Dom Prosper Guéranger, Mystique du Carême

On ne doit pas s’étonner qu’un temps aussi sacré que l’est celui du Carême soit un temps rempli de mystères. L’Eglise, qui en a fait la préparation à la plus sublime de ses fêtes, a voulu que cette période de recueillement et de pénitence fût marquée par les circonstances les plus propres à réveiller la foi des fidèles, et à soutenir leur constance dans l’œuvre de l’expiation annuelle.

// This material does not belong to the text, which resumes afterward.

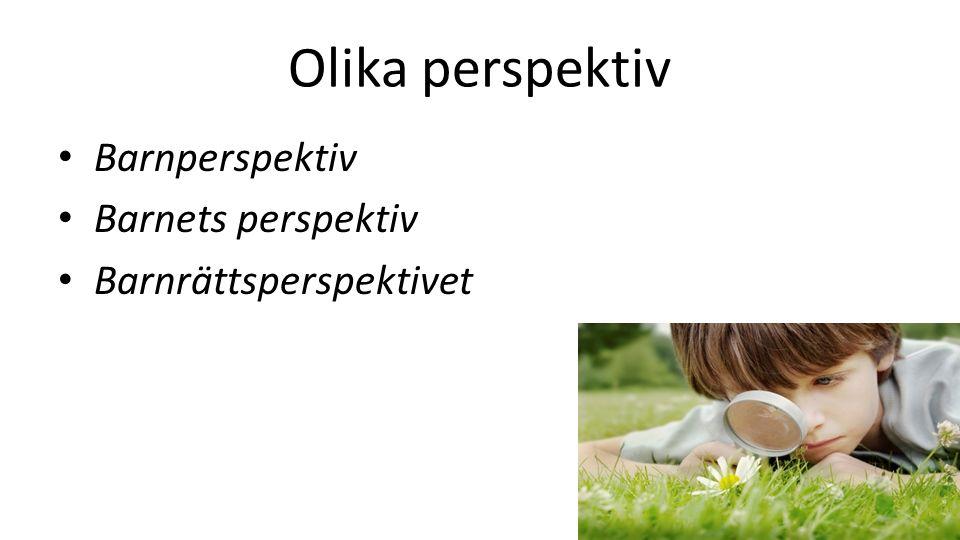 Olika perspektiv Barnperspektiv Barnets perspektiv Barnrättsperspektivet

Au Temps de la Septuagésime, nous avons rencontre le nombre septuagénaire, qui nous rappelait les soixante-dix ans de la captivité à Babylone, après lesquels le peuple de Dieu, purifié de son idolâtrie, devait revoir Jérusalem et y célébrer la Pâque. Maintenant c’est le nombre sévère de quarante que la sainte Eglise propose à notre attention religieuse, ce nombre qui, comme nous dit saint Jérôme, est toujours celui de la peine et de l’affliction1.

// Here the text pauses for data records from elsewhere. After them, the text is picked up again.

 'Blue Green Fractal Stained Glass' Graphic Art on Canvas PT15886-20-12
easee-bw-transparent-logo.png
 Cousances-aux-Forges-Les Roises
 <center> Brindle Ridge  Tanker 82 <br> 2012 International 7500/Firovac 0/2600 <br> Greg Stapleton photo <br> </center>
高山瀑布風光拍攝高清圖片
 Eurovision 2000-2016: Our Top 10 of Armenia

Rappelons nous cette pluie de quarante jours et de quarante nuits, sortie des trésors de la colère de Dieu, quand il se repentit d’avoir créé l’homme2 et qu’il submergea la race humaine sous les flots, à l’exception d’une famille. Considérons le peuple hébreu errant quarante années dans le désert, en punition de son ingratitude, avant d’avoir accès dans la terre promise3. Ecoutons le Seigneur, qui ordonne à son prophète Ezéchiel de demeurer couché quarante jours sur son côté droit, pour figurer la durée d’un siège qui devait être suivi de la ruine de Jérusalem.

Deux hommes, dans l’Ancien Testament, ont la mission de figurer en leur personne les deux manifestations de Dieu: Moïse, qui représente la Loi, et Elie, en qui est symbolisée la Prophétie. L’un et l’autre approchent de Dieu: le premier sur le Sinaï4, le second sur Horeb5; mais l’un et l’autre n’obtiennent accès auprès de la divinité, qu’après s’être purifiés par l’expiation dans un jeûne de quarante jours.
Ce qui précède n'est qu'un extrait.